Patna, Jan 30 (IANS) Bihar, which has not reported a single case of polio since September 2010, is now turning its attention to kala azar, a disease transmitted by the sand fly that killed at least 50 people and affected 15,000 in the state last year.

"Bihar has not reported even a single case of polio in the last 16 months and the state has virtually become polio free, now we will work hard to make it a kala azar free state," Health Minister Ashwani Kumar Choubey told IANS over the telephone after he flagged off the three-month long special health drive Jan Sawasth Chetna Yatra.

Kala azar, medically called Visceral leishmaniasis, is also known as the poor man's disease because it affects the poorest.

Choubey said the government had decided to observe March 15 as kala azar eradication day. He said special programmes would be organised in all affected districts from March 15 to March 21 every year.

"We have to check and control the tiny sand fly that causes kala azar and create awareness about preventable measures among people, mostly the poorest of the poor in affected districts," Choubey said.

The state government has launched a massive anti-kala azar strategy to contain the spread of sand fly vectors in 16 seriously affected districts.

The government had constituted a task force headed by former central health minister and BJP leader C.P. Thakur to work for eradication of the disease.

According to health officials, nearly 15,000 cases were reported in different hospitals in 31 of 38 affected districts and officially over 50 people died due to it last year.

In 2010, at least 87 people died and over 20,000 people were affected by kala azar in Bihar despite efforts by government and non-government organisations to eradicate the killer disease.

The sand fly which transmits the disease multiplies in the cow dung that villagers use liberally to plaster their shanties or as cow dung cakes for fuel. The flies survive on the sap in banana and bamboo groves and on decomposed cow dung heaps. They also make their home in the straw thatch of huts.

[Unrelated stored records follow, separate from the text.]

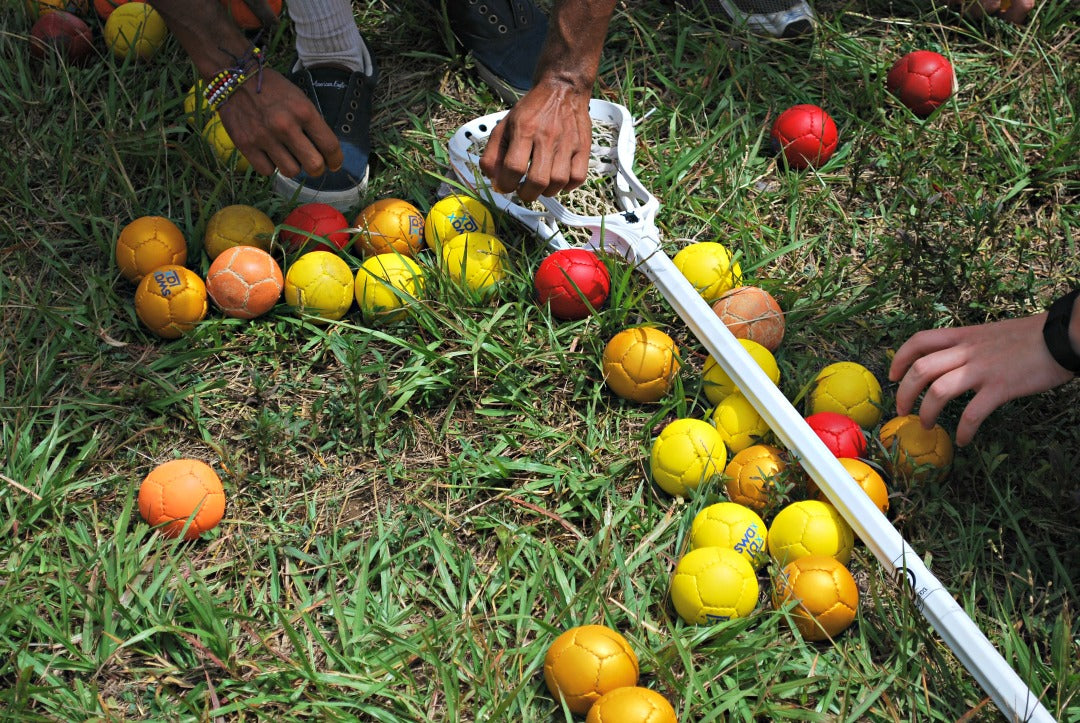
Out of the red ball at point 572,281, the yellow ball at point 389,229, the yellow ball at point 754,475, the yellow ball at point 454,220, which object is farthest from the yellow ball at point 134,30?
the yellow ball at point 754,475

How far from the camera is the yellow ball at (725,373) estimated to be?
2598 millimetres

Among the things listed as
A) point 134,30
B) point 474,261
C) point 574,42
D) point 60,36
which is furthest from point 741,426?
point 60,36

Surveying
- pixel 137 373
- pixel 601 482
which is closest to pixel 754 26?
pixel 601 482

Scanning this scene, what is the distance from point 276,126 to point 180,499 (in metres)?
1.06

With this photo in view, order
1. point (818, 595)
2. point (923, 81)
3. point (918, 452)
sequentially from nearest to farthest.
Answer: point (818, 595) → point (918, 452) → point (923, 81)

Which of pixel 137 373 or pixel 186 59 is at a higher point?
pixel 186 59

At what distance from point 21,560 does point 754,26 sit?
298 centimetres

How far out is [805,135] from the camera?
3219 mm

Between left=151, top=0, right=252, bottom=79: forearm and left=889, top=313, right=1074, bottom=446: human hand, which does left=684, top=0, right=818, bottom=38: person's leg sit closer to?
left=889, top=313, right=1074, bottom=446: human hand

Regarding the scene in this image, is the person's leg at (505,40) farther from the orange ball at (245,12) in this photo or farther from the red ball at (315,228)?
the red ball at (315,228)

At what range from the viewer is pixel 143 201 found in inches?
123

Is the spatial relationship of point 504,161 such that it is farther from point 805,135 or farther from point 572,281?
point 805,135

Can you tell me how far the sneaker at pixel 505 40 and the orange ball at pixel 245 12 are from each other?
67 cm

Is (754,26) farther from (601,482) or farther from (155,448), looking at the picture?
(155,448)
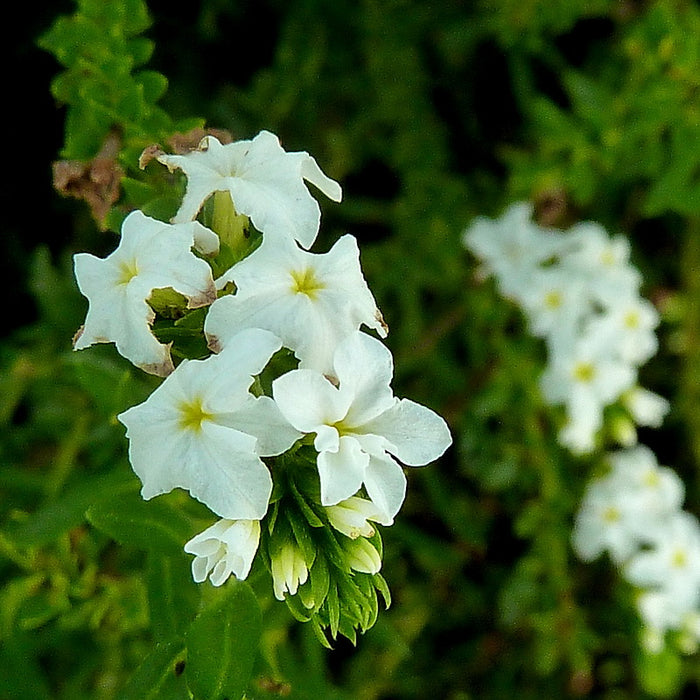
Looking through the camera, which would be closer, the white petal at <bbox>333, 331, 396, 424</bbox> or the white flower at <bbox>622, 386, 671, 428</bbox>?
the white petal at <bbox>333, 331, 396, 424</bbox>

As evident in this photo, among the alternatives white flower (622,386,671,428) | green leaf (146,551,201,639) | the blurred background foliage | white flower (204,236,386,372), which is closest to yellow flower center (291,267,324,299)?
white flower (204,236,386,372)

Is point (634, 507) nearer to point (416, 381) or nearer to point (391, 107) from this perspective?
point (416, 381)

The disease is characterised by fever, weight loss, swelling of the spleen and liver and can lead to cardiovascular complications resulting in death. Experts say poor living standards and unhygienic conditions make members of the Mushahar community of Dalits an easy prey to it.

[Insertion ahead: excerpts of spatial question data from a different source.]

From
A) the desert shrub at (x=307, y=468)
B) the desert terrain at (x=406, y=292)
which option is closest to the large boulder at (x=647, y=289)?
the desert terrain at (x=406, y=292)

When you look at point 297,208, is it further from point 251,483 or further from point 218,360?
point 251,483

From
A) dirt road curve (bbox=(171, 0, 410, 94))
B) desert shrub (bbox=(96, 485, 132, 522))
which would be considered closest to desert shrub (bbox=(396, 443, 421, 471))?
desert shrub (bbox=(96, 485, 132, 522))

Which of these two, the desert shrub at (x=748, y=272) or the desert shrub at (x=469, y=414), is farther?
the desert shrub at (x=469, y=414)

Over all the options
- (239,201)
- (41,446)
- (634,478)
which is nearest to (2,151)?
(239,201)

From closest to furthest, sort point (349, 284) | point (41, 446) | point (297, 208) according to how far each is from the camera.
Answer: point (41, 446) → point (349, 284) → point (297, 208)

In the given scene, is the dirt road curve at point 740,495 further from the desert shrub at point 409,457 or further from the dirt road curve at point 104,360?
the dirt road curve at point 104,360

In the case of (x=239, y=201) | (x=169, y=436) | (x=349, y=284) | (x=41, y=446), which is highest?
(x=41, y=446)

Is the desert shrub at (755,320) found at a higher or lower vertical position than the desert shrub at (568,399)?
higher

Many of the worst kala azar-hit areas of Bihar are the northern districts of Vaishali, Muzaffarpur, Sitamarhi, Sheohar and East and West Champaran. Bihar last faced a kala azar epidemic in 1991 when 250,000 cases were reported. In 2000, the numbers were low but started rising from 2003.

The disease occurs in 62 countries, primarily in the developing world. Around 90 percent of world's cases are found in India, Bangladesh, Nepal, Sudan.

Choubey said the state recorded the second highest number of polio cases in the country in 2009. "Now Bihar is virtually a polio free state thanks to a special immunisation drive," Choubey said.